§ **Passage provided**
Compensation received by a taxpayer has no CGT consequences if the underlying asset to which has suffered permanent damage or a permanent reduction in value was acquired by the taxpayer before 20 September 1985.
Where the total compensation is paid in relation to multiple assets, pre-CGT and post-CGT assets or for multiple reasons, the total compensation is to be apportioned between the assets and each portion examined separately to determine its' appropriate treatment.
The Compensation Agreement has apportioned the total compensation payment between five heads of payment. Each head of payment will be examined separately to determine how it should be treated.
Head One component - compensation for severance and injurious affection loss in respect of Lot 2
As stated above, where you receive compensation wholly in respect of permanent damage to your post-CGT underlying asset or for a permanent reduction in the value of your post-CGT underlying asset and there is no disposal of that underlying asset at the time of the receipt, we consider that the amount represents a recoupment of all or part of the total acquisition costs of the asset. There are no CGT consequences for that portion of the compensation which relates to a pre-CGT asset.
In your situation, you have received compensation for severance and injurious affection loss in respect of Lot 2 ('the underlying asset'). Essentially, this payment is for permanent damage to, or reduction in the value of, Lot 2 as a result of the mining lease and associated activities. You have not disposed of Lot 2.
The Head One compensation which relates to your post-CGT interests in Lot 2 will be treated as an assessable recoupment. The effect is to reduce the total acquisition costs by the compensation payment. If this portion of the compensation payment is more than the total acquisition costs there are no CGT consequences in respect of the excess compensation.
Head Two component - compensation to reinstate houses at approved locations
You have received the Head Two component of compensation for costs associated with either relocating the dwellings situated on Lot 1 to another parcel of your existing land or to build replacement dwellings on that land.
As stated in TR 93/35 it is necessary to determine the underlying asset to which this compensation relates. There are two possible assets - Lot 3 or the land on which the dwellings will be relocated to or erected on.

§ **Problem statement**
Reproduce the passage on CGT compensation word for word, starting at "Head Two component - compensation" and ending at "or erected on.". Rely solely on the passage on CGT compensation in your responses.

§ **Stored data**

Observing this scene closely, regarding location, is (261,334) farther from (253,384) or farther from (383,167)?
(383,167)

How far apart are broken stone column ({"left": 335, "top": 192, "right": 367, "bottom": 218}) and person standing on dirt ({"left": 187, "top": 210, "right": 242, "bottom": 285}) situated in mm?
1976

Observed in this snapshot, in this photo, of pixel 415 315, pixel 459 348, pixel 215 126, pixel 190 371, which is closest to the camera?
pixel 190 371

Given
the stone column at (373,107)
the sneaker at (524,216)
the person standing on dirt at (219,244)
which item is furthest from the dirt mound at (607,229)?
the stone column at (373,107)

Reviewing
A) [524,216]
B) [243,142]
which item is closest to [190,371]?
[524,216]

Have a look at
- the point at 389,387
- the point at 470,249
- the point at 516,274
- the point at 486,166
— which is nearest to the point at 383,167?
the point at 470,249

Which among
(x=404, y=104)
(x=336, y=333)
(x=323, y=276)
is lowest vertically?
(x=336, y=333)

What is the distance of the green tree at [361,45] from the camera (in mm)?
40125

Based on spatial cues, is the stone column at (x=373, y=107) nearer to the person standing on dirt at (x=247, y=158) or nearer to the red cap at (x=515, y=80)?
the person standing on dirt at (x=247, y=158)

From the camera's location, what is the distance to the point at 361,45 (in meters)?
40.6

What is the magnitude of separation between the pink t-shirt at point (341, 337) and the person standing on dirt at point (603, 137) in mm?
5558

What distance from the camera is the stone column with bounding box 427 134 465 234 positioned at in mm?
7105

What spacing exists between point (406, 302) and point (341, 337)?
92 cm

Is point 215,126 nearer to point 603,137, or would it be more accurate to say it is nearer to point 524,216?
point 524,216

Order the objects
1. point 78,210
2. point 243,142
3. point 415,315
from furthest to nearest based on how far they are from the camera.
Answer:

§ **Written response**
Head Two component - compensation to reinstate houses at approved locations
You have received the Head Two component of compensation for costs associated with either relocating the dwellings situated on Lot 1 to another parcel of your existing land or to build replacement dwellings on that land.
As stated in TR 93/35 it is necessary to determine the underlying asset to which this compensation relates. There are two possible assets - Lot 3 or the land on which the dwellings will be relocated to or erected on.